LONDON – The team in London of Dr. Fotios Sambaziotis, a hepatologist of Greek descent has discovered that an off-patent drug for various liver diseases, UDCA (ursodeoxycholic acid), can prevent Covid-19 infection and protect against future variants of the coronavirus scientists there announced.
The relevant experiments were done on organoids (mini human organs), animals, human organs from donors, healthy volunteers, and patients. The researchers, led by Dr. Sambaziotis of the Wellcome-MRC Cambridge Stem Cell Institute of the University of Cambridge, published their findings in the journal Nature.
The research showed that the drug can ‘lock’ the ‘gate of entry’ (the ACE2 receptor on cell surfaces) that the SARS-CoV-2 coronavirus uses to enter and infect human cells. Because the drug targets human cells and not the constantly mutating virus, it is estimated that it may retain its protective effectiveness against future variants of the coronavirus or against other coronaviruses that may emerge.

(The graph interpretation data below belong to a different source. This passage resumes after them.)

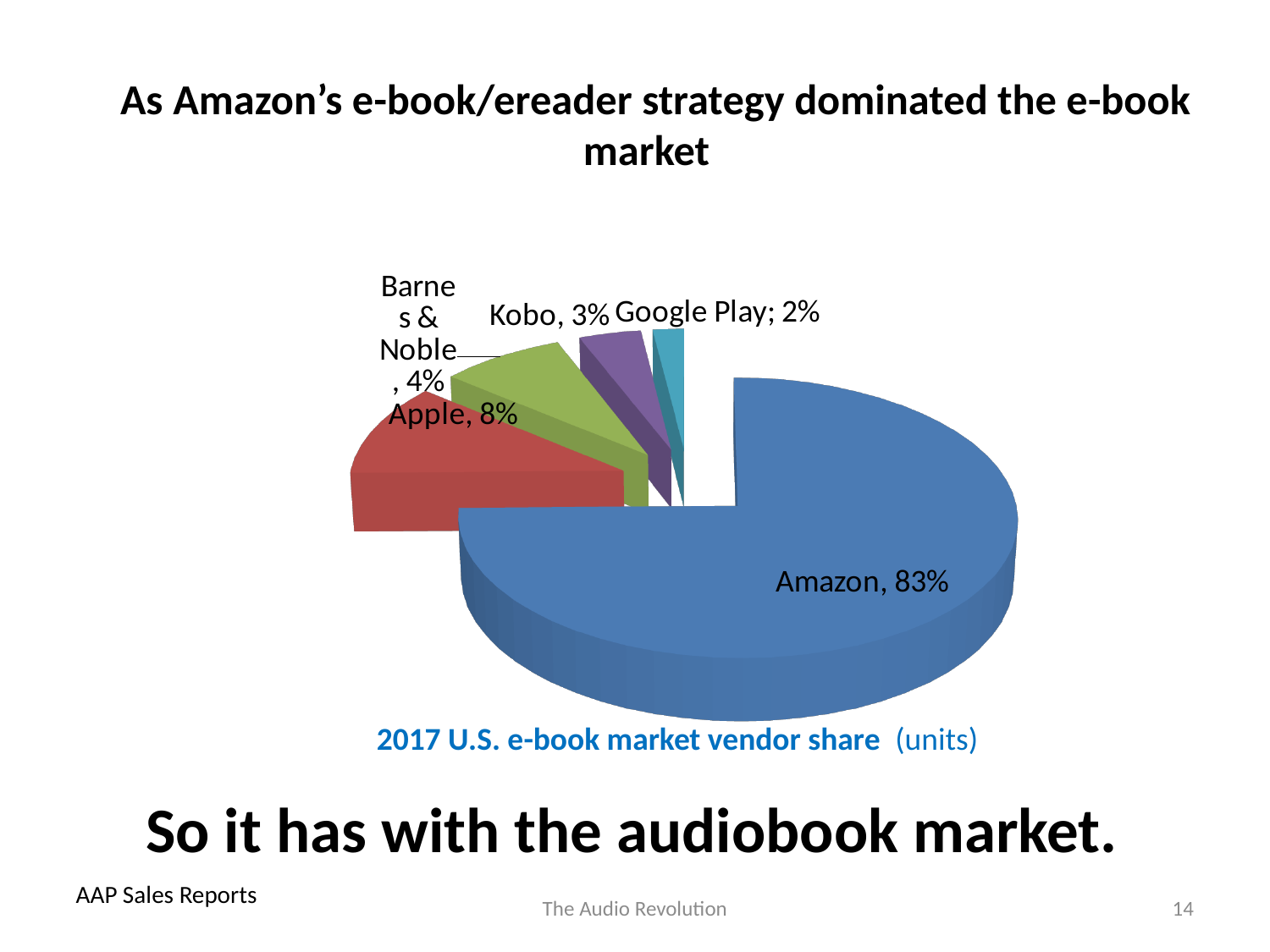
What is the title of the chart? 2017 U.S. e-book market vendor share (units) Which has a larger share of the 2017 U.S. e-book market, Kobo or Barnes & Noble? Barnes & Noble What share of the 2017 U.S. e-book market does Kobo hold? 3% Which vendor has the largest share of the 2017 U.S. e-book market? Amazon What kind of chart is shown on the slide? Pie chart What share of the 2017 U.S. e-book market does Barnes & Noble hold? 4% What share of the 2017 U.S. e-book market does Google Play hold? 2% What share of the 2017 U.S. e-book market does Apple hold? 8% How many percentage points larger is Amazon's share than Apple's share? 75 How many vendors are shown in the pie chart? 5 Which vendor has the smallest share of the 2017 U.S. e-book market? Google Play What share of the 2017 U.S. e-book market does Amazon hold? 83%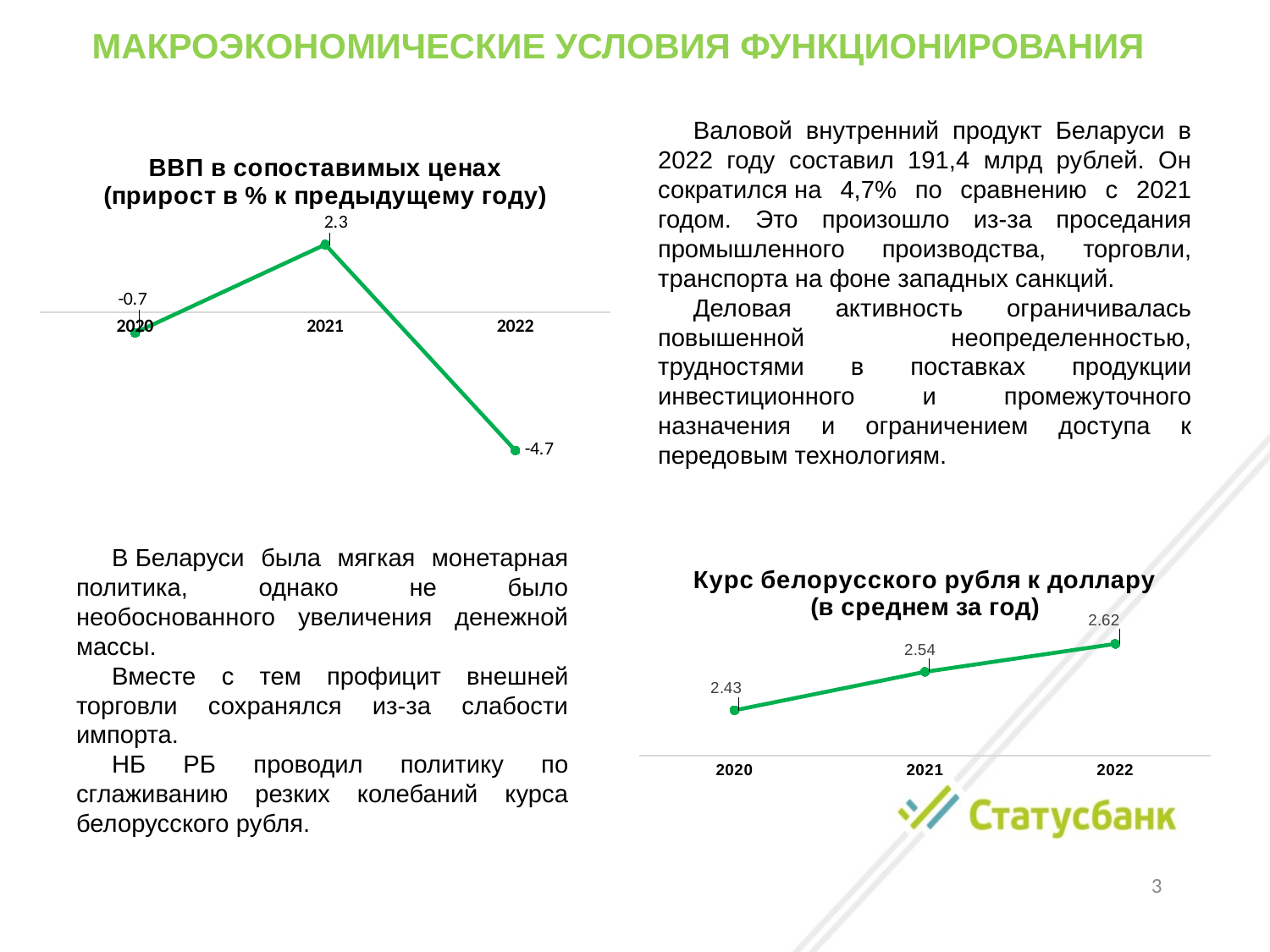
What kind of chart is 'ВВП в сопоставимых ценах (прирост в % к предыдущему году)'? line chart In the chart 'ВВП в сопоставимых ценах (прирост в % к предыдущему году)', which year has the lowest value? 2022 In the chart 'Курс белорусского рубля к доллару (в среднем за год)', do the values rise or fall from 2020 to 2022? rise In the chart 'Курс белорусского рубля к доллару (в среднем за год)', what is the value for 2020? 2.43 In the chart 'ВВП в сопоставимых ценах (прирост в % к предыдущему году)', how many years are plotted? 3 In the chart 'ВВП в сопоставимых ценах (прирост в % к предыдущему году)', which year has the highest value? 2021 In the chart 'ВВП в сопоставимых ценах (прирост в % к предыдущему году)', what is the value for 2022? -4.7 In the chart 'Курс белорусского рубля к доллару (в среднем за год)', which is larger, the value for 2020 or the value for 2021? 2021 In the chart 'Курс белорусского рубля к доллару (в среднем за год)', what is the difference between the 2022 value and the 2021 value? 0.08 In the chart 'ВВП в сопоставимых ценах (прирост в % к предыдущему году)', what is the difference between the 2021 value and the 2020 value? 3 In the chart 'Курс белорусского рубля к доллару (в среднем за год)', what is the value for 2022? 2.62 In the chart 'ВВП в сопоставимых ценах (прирост в % к предыдущему году)', what is the value for 2021? 2.3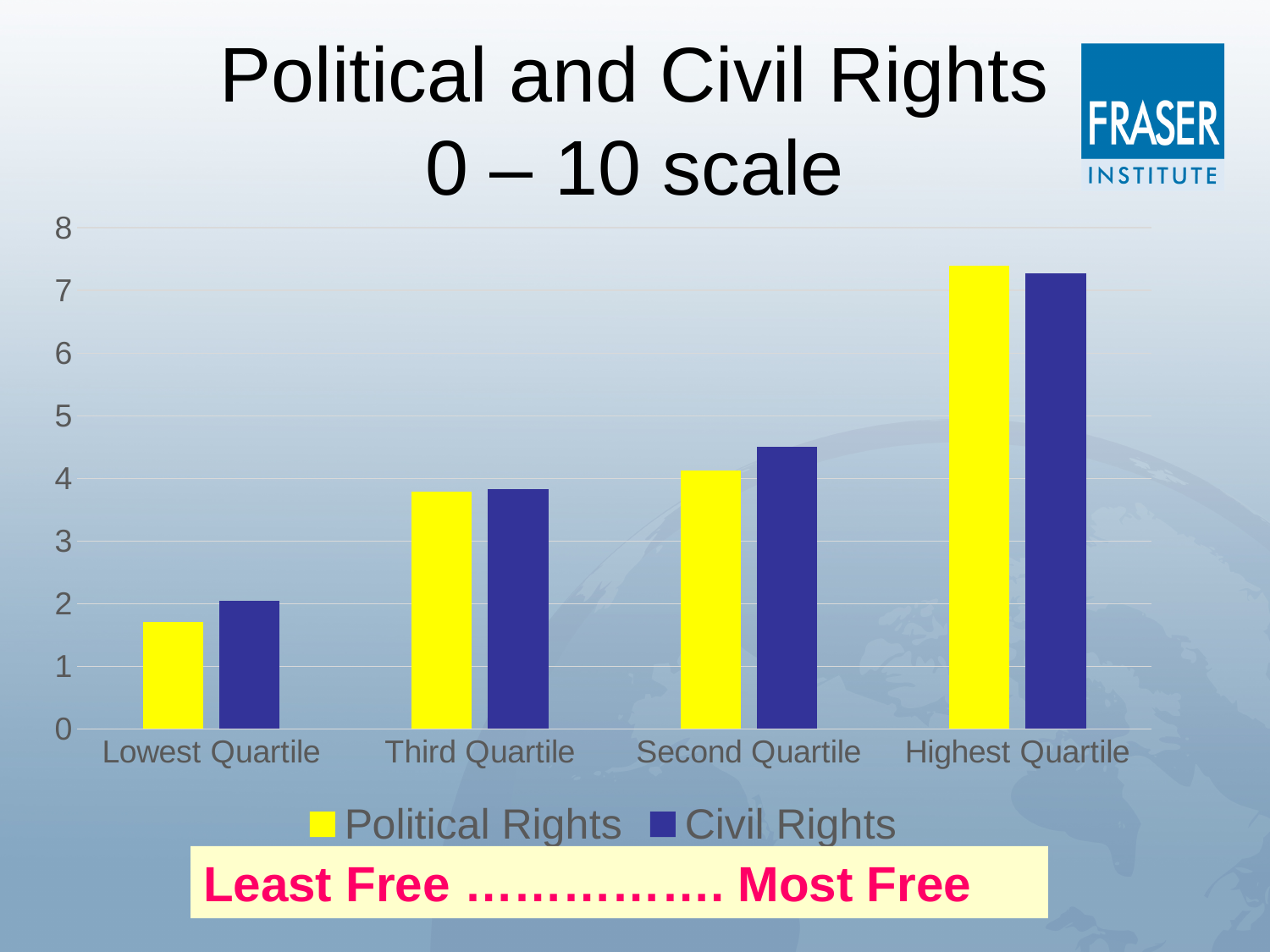
Do the Political Rights values rise or fall from Lowest Quartile to Highest Quartile? Rise Is the Civil Rights value for the Second Quartile greater or less than 4? greater In the Second Quartile, which is larger: Political Rights or Civil Rights? Civil Rights How many categories are shown on the x axis? 4 Which category has the lowest Civil Rights value? Lowest Quartile Which colour represents Civil Rights in the legend? Blue Which category has the highest Political Rights value? Highest Quartile What kind of chart is shown on the slide? Bar chart How many series does the legend list? 2 Is the Political Rights value for the Lowest Quartile greater or less than 2? less Is the Political Rights value for the Highest Quartile greater or less than 7? greater In the Lowest Quartile, which is larger: Political Rights or Civil Rights? Civil Rights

If the findings are confirmed by larger clinical trials, then scientists will have a vital new drug on their hands, very useful especially for people who have not had a vaccine or for whom the vaccine is ineffective, as well as for people at high risk of infection.
As explained by Dr. Sambaziotis, vaccines protect us by strengthening our immune system so that it recognizes the virus and eliminates it or at least weakens it. But vaccines do not work for everyone, for example those with weakened immune systems, and also not everyone has access to them. The virus can also mutate into new vaccine-resistant variants. Thus, the researchers were interested in finding alternative ways to protect ourselves from the coronavirus infection, which do not depend on the immune system and can complement vaccination. They discovered a way to close the door on the virus, preventing it from entering our cells in the first place and protecting us from infection.”
Professor Andrew Owen of the University of Liverpool points out that although standard controlled randomized clinical trials are needed to confirm these findings, the data provide compelling evidence that UDCA can work as a drug that protects against Covid-19 and works adjunctively with the vaccination programs, especially for vulnerable population groups.
Sambaziotis is a graduate of the University of Athens School of Medicine with a specialization in hepatology and a PhD from Cambridge. He is a co-founder of the biotechnology company Bilitech LTD, and noted that they have used UCDA in the clinic for many years, thus they know that it is safe and very well tolerated. It costs little, can be produced in large quantities quickly, and is easily stored or transported, making it handy during outbreaks, especially against vaccine-resistant variants, and can be the only line of defense while we wait for new vaccines to be developed.
They are optimistic that this drug can become an important weapon in the fight against Covid-19.”